Friday, January 14, 2011

Ameture Sergan Xmas Edition Iphone Walkthrough



Presentation of 2 TaLTaC


http://www.taltac.it/it/index.shtml http://www.taltac.it/it/index.shtml

TALTAC is Processing for Lexical and Textual Analysis of the Content.
Taltac:
  • is a software for the automated analysis of the text in the double logic Text Analysis (TA) and Text Mining (TM).
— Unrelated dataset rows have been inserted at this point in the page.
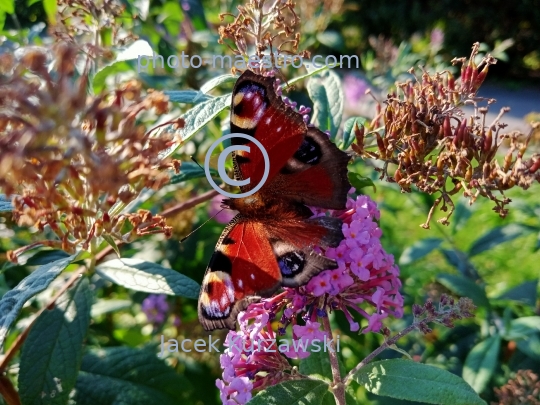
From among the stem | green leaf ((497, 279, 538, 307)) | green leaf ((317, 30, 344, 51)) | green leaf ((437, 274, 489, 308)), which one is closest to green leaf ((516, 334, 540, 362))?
green leaf ((437, 274, 489, 308))

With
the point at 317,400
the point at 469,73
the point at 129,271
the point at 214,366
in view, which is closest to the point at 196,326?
the point at 214,366

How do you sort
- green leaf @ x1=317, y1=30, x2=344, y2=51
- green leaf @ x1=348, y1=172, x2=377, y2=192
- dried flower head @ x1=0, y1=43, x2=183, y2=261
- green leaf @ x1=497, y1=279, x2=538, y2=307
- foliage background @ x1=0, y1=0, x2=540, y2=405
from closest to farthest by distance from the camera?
dried flower head @ x1=0, y1=43, x2=183, y2=261
green leaf @ x1=348, y1=172, x2=377, y2=192
foliage background @ x1=0, y1=0, x2=540, y2=405
green leaf @ x1=497, y1=279, x2=538, y2=307
green leaf @ x1=317, y1=30, x2=344, y2=51

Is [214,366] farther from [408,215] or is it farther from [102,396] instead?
[408,215]

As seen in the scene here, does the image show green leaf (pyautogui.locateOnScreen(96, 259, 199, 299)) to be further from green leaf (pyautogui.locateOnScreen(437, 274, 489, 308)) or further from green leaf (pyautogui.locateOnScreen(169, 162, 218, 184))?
green leaf (pyautogui.locateOnScreen(437, 274, 489, 308))

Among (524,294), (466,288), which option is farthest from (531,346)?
(524,294)

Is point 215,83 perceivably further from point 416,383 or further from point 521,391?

This analysis allows to give representations of the phenomenon is studied on a quantitative basis in terms of units of text (words) at the level of context units (fragments / documents), then as language used and how content covered in the text . To approach this is possible without physically read the text collection and then regardless of the size of the corpus, which can be huge (millions of words).
  • has originated from the results of research undertaken at the University University of Salerno and Rome "La Sapienza" during the nineties, coordinated by Sergio Bolasco , Professor of Statistics at the Department of geo-economic studies, linguistic, statistical and historical analysis of regional wisdom and is the result of collaboration of researchers and colleagues from various Italian and French universities. (Credits )
  • resources using both statistical both type language, highly integrated with each other and user-customizable, and allows two levels, vocabulary and text on the one hand analysis of the text (text analysis), other recovery and extraction information, according to the principles of data mining and text mining.
With version 2.0 of the program, released in November 2005, the acronym has been enriched by a second C - TaLTaC2 - would like to stress that further research purposes: the analysis of the Corpus as such, or the study of some of its characteristics, regardless of the content .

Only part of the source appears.